Being a ‘real man’ means being able to stand up to any challenge—that is what the four elements reflect. The first is the fall, which is usually an event, experience, loss, failure, or humiliation that damages your ego and persona. Our ego is what we think of ourselves, and our persona is what we project to others. Once you experience ‘the fall,’ you are able to question who you are, what your values are, and who you want to be moving forward, which brings us to our next step: ‘the journey.’

‘The Journey’ is the aftermath of ‘the fall.’ Depending on what led you to this point, it can involve anger, frustration, guilt, regret, fear, and many, many more. It is a recognition of things no longer being the way that they were. It is often through great suffering that human beings are able to find their resilience. This is ‘the journey.’

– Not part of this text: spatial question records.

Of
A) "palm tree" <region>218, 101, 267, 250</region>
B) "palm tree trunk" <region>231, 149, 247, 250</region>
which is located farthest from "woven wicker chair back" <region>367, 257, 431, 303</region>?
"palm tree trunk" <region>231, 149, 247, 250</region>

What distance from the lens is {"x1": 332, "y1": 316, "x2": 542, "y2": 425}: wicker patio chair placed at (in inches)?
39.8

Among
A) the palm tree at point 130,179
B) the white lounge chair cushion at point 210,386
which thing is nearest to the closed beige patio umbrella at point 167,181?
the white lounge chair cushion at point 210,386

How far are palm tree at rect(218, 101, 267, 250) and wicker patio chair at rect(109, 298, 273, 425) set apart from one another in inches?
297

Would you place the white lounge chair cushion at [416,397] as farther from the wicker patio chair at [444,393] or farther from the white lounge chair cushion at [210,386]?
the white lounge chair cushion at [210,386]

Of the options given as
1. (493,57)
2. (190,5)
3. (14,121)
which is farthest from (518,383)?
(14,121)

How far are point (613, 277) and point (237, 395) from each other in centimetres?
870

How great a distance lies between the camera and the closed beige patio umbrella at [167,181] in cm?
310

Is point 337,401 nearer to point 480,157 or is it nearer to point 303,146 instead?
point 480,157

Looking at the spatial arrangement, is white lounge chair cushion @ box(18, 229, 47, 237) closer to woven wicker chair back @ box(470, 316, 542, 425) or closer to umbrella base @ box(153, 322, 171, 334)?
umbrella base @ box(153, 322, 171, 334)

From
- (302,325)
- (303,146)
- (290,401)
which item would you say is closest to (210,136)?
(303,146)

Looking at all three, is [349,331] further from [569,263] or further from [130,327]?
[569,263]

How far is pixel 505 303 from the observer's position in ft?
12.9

Once someone has moved through ‘the journey,’ they move into ‘liminal space.’ Liminal spaces can be defined as either transitional or transformative spaces. They are the waiting areas between one point in time and space and another. When you lose everything that felt familiar and comfortable to you, you are forced to consider what to do next. This is a time for reflection, isolation, and contemplation. The liminal space can provide character development, shadow work, and it is hard and humiliating.

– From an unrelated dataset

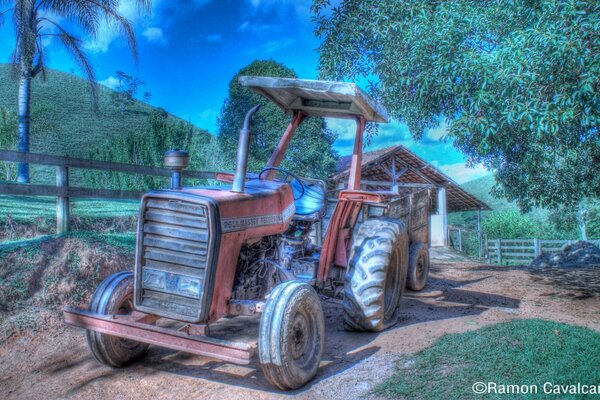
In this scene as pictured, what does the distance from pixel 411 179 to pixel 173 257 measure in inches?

Lastly, ‘the reconstruction.’ Being a real man doesn’t involve the demolition and removal of the ego, but dismantling and reconstruction. This process will involve unlearning one’s religious beliefs, political views, ideologies, philosophies, a family of origin, expectations, and conventional world views. Becoming a real man is

getting in touch with our feminine side (the part of us that is creative, shows emotion, allows the non-socially subjugated idea of self to be revealed).

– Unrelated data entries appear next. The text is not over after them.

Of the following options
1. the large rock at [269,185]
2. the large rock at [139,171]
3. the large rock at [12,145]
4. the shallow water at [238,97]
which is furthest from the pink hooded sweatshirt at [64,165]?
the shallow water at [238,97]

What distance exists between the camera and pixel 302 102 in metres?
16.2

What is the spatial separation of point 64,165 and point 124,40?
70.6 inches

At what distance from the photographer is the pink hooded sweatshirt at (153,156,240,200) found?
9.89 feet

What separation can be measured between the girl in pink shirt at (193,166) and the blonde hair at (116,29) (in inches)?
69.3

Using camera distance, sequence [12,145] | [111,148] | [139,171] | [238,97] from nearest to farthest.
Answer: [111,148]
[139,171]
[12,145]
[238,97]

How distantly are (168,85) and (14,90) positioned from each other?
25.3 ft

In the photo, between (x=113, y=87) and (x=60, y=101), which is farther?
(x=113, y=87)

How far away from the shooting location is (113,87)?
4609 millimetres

Being a real man consists of experiencing an actual fall, a journey, a liminal space, and a reconstruction. It involves essentially taking a good look at the mirror, honestly acknowledging what you see, exposing this to one’s self and to others, and a willingness to change for the good of yourself and others.

Does someone have to experience ‘the fall’ to reconstruct themselves?

While most people wait to be presented with a tragedy to re-envision who they are through the lens of growth, this is available to anyone at any time. The difficulty is putting forced discomfort on yourself—which most people are unwilling to do. The problem is that so many of us have become so accustomed to comfort that even the slightest inconvenience or struggle is avoided.

What book would you suggest people read to learn more?

I would suggest that people read The Descent of Man by Grayson Perry. Beginning to understand that part of the problem with men is not their gender, but rather the gender role dictated to them, this book is a great introduction to how we can start to break down toxic masculinity. Exploring how symbols and social markers like clothing are codes we often follow but do not think too deeply about, Grayson Perry does an excellent job of covering every aspect of what it means to be a man in modern society.

How have the four steps helped you better serve your clients?

It has given me a framework, not only for understanding myself but for understanding others as well. A crucial thing to know about these four steps to being a ‘real man’ is that we all deal with the same problems. We have deeply seeded insecurities and beliefs about how others view us and how we then view ourselves, and we habitually internalize them. The four steps help people break out of that pattern and forge a new identity that is more closely aligned to their ‘true selves.’